Perhaps one of the main objectives of each museum or gallery is to preserve some sort of art and share knowledge among larger groups of people. But when a spectacular collection of ancient treasures and never-seen before pieces meet our modern days, well then, it becomes obvious that there is much more to it than simply preservation and exchange of information. When 62 priceless antique masterpieces, part of Vasil Bojkov collection, were showcased at the National Gallery of Art in Sofia earlier this year, people were actually introduced to something that goes far beyond mere facts. They faced symbolism and artistry. They explored culture and history. They learned and admired. Stories of ancient Greece came to life. The legends of Orpheus and the Argonauts visited the present and made people question themselves whether or not these were just myths or things that appeared as a result of people’s imagination and freedom of interpretation. Images of heroes left the realms of myths and comfortably inhabited the present and the minds of historians, archeologists, culture and art lovers, children and adults.
‘The Golden Fleece. The quest of the Argonauts Exhibition’ took place back in March 16th and was extended until the end of June this year due to the high interest. And even though it happened months ago, it still remains as vivid as then. The marvelous craftsmanship of the ancient world gave people an opportunity to go on an a fabulous adventure and follow the Argonauts in search for the Golden Fleece that represents fertility, kingship, and sacrifice. Everyone who went to see the exhibition was transported to an intriguing world of elaborate designs, history, and ancient heroes like Orpheus.
Most people know him for the legendary musician he was who was famous for his ability to enchant all living creatures with his music.

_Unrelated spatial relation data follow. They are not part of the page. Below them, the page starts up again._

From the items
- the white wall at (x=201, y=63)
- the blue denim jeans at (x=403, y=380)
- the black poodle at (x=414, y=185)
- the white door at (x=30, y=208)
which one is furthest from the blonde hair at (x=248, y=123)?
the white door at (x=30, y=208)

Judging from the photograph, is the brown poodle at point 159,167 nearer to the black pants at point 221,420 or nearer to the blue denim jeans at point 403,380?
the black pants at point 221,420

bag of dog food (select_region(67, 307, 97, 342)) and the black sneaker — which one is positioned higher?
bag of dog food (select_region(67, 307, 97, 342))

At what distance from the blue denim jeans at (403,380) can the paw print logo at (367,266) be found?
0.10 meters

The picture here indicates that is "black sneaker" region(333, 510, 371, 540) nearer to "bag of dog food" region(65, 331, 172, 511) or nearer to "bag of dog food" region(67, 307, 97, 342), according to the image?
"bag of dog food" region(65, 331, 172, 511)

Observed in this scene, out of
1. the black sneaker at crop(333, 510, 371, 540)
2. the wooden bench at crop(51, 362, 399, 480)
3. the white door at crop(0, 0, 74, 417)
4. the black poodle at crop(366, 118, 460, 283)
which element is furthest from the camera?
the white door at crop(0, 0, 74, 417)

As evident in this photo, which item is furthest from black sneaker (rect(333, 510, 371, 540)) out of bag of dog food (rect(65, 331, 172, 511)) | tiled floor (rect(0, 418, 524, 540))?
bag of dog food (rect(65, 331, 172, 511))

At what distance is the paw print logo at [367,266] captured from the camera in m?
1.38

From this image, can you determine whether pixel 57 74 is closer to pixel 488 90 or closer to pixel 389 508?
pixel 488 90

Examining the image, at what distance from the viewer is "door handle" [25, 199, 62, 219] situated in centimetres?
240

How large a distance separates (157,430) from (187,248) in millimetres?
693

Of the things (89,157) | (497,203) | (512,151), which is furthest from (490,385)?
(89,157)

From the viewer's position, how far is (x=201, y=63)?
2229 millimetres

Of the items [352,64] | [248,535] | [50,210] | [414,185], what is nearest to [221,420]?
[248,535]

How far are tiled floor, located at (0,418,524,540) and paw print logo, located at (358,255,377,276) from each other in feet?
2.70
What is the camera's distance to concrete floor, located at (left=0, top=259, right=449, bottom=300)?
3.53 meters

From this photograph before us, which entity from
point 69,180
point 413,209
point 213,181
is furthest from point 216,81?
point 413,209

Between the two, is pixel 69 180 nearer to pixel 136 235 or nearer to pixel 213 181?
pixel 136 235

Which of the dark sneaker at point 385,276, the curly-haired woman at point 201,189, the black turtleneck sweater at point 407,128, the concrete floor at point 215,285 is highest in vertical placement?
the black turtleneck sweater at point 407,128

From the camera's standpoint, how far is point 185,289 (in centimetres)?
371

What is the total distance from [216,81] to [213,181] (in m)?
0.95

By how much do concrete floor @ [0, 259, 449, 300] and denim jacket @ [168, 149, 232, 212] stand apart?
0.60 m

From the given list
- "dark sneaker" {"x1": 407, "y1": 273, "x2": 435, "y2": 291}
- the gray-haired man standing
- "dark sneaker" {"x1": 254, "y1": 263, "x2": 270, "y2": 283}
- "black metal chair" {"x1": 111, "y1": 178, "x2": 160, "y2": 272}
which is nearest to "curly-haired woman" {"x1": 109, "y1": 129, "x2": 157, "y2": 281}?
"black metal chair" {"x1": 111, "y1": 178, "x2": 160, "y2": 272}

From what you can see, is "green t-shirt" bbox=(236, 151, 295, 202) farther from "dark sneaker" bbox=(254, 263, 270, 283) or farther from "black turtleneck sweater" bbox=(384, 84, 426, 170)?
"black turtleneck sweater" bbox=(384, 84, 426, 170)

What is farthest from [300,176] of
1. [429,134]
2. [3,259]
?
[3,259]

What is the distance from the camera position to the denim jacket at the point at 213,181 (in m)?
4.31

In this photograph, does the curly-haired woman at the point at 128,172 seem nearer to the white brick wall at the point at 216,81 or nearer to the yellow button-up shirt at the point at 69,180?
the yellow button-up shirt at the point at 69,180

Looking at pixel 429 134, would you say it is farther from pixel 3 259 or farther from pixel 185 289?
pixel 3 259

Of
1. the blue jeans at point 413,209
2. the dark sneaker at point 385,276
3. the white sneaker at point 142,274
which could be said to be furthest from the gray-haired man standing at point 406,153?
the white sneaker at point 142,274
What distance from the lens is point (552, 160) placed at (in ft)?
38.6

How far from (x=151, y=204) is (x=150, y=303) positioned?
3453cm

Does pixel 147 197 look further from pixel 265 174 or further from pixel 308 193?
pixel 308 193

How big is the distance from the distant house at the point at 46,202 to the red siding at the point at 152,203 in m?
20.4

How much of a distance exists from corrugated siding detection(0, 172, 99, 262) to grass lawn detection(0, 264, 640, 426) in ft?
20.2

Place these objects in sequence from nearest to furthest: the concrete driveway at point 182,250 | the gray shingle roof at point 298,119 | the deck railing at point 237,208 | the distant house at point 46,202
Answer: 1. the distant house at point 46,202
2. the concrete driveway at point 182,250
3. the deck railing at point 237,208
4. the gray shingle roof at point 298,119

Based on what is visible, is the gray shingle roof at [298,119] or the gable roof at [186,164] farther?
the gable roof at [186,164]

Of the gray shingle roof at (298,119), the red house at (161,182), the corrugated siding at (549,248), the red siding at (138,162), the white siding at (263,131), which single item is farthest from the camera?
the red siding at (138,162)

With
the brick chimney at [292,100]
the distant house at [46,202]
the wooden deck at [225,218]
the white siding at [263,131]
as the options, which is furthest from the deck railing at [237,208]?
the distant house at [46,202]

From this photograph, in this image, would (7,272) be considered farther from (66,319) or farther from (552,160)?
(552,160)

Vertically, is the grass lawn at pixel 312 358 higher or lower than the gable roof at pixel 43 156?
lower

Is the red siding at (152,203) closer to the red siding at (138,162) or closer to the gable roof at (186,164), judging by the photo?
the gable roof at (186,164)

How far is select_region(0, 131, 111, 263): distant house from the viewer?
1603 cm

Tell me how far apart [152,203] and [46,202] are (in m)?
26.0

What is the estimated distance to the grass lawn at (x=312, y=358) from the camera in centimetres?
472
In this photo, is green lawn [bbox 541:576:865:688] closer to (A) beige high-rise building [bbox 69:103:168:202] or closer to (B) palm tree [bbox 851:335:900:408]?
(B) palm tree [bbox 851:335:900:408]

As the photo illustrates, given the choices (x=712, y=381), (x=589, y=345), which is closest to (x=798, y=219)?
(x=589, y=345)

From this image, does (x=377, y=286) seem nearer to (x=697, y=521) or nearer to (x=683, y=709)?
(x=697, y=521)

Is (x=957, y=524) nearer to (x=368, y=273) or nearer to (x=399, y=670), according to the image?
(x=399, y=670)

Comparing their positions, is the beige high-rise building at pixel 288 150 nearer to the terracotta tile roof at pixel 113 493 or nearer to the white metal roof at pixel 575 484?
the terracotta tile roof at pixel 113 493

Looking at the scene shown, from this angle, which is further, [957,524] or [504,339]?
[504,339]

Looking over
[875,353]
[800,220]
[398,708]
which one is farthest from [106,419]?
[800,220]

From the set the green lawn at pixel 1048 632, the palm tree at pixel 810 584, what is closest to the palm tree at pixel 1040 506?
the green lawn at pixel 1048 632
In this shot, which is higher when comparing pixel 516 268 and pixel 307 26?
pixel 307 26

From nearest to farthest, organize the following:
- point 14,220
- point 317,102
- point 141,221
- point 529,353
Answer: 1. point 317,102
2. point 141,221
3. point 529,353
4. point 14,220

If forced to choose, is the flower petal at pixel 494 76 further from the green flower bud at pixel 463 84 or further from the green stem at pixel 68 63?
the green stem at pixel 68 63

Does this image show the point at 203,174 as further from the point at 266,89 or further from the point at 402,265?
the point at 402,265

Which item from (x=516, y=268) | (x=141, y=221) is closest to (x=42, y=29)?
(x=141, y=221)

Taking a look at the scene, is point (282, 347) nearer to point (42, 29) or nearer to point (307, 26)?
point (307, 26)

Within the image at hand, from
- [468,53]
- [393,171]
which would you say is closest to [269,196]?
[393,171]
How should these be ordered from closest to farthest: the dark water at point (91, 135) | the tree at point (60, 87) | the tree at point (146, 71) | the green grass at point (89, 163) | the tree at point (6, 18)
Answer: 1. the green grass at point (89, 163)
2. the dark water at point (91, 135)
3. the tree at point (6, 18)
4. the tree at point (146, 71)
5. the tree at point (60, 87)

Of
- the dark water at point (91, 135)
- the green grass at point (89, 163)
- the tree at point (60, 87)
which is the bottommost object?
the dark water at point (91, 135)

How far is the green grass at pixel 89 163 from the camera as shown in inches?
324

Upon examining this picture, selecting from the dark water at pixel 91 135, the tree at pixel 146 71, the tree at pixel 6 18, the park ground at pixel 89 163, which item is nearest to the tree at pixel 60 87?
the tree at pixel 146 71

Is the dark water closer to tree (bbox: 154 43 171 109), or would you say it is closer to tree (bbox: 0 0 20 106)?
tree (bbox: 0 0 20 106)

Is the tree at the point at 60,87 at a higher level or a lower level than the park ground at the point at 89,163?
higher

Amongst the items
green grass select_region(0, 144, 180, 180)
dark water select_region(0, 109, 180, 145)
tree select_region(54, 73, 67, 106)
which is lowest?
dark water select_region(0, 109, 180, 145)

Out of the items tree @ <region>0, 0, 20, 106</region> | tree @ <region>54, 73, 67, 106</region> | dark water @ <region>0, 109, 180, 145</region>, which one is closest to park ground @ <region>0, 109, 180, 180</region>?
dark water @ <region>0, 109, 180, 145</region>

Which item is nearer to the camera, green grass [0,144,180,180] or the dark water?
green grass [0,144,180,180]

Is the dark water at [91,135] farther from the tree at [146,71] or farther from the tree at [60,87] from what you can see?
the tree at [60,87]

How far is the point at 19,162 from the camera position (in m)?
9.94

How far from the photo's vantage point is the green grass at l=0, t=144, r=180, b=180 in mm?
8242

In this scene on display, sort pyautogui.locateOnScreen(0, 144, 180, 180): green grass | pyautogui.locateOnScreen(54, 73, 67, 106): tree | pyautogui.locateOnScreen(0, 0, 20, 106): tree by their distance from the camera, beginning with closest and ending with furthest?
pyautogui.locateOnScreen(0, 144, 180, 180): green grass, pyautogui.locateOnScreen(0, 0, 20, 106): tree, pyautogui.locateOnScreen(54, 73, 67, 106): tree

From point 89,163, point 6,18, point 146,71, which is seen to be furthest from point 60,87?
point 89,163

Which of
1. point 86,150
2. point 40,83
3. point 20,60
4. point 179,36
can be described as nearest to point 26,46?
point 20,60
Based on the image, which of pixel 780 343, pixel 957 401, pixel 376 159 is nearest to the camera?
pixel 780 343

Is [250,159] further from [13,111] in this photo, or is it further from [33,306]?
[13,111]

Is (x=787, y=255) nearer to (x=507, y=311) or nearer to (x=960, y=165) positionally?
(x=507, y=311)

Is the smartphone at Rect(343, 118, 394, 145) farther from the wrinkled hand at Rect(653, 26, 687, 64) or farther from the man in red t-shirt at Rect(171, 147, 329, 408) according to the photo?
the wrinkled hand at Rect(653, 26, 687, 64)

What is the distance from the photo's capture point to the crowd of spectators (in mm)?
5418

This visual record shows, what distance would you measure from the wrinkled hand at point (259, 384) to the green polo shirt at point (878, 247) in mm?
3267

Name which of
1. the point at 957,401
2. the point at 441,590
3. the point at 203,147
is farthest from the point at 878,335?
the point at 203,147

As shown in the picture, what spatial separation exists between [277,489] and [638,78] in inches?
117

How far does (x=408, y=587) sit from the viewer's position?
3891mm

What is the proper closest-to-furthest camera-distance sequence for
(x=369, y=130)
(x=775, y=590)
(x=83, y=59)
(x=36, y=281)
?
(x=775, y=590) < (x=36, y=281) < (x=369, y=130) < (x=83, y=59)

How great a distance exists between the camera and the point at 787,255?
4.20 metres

However, a few may know that Orpheus was also among the crew of Argonauts who travelled with Jason on their great expedition, looking for the Golden Fleece. According to different stories, the musician used his music on several occasions to make help them along the dangerous journey. One time, he is said to have pacified the furious sea by playing on his lyre.
Another time, Orpheus managed to save the Argonauts from the Sirens by playing so loudly on his instrument that he overcome the deadly songs of the Sirens and the crew did not hear them.
All of these stories and more were brought to life by the amazing objects displayed at the National Art Gallery.The sixty-two carefully selected pieces, from the splendid private collection of Bojkov that comprises of over 3000 cultural and historical valuables, allowed everyone to trace back our connection with the ancient people of Thrace. Thracian kingdoms, mystical lands, and sacred places were once again brought up. They included gold and silver vessels, red-figure vases, ritual silver-gilt vessels, objects used for funerary rites, other ritual sets, and other never-showed-before artworks.Among the most spectacular treasures was definitely the silver kantharos that depicted a scene of sacrifice and was at the center of the exposition. It was used for rituals that honored Dionysus, the ancient God of wine. Only one more similar artifact exists in the world and it is featured in the Metropolitan Museum in New York.
Truly, the collection interested various groups of people – from mythology lovers to experienced historians; from newcomers to the world of art to other collectors – proving that the world of Ancient Thracians is far more spectacular and full of secrets than we can actually imagine.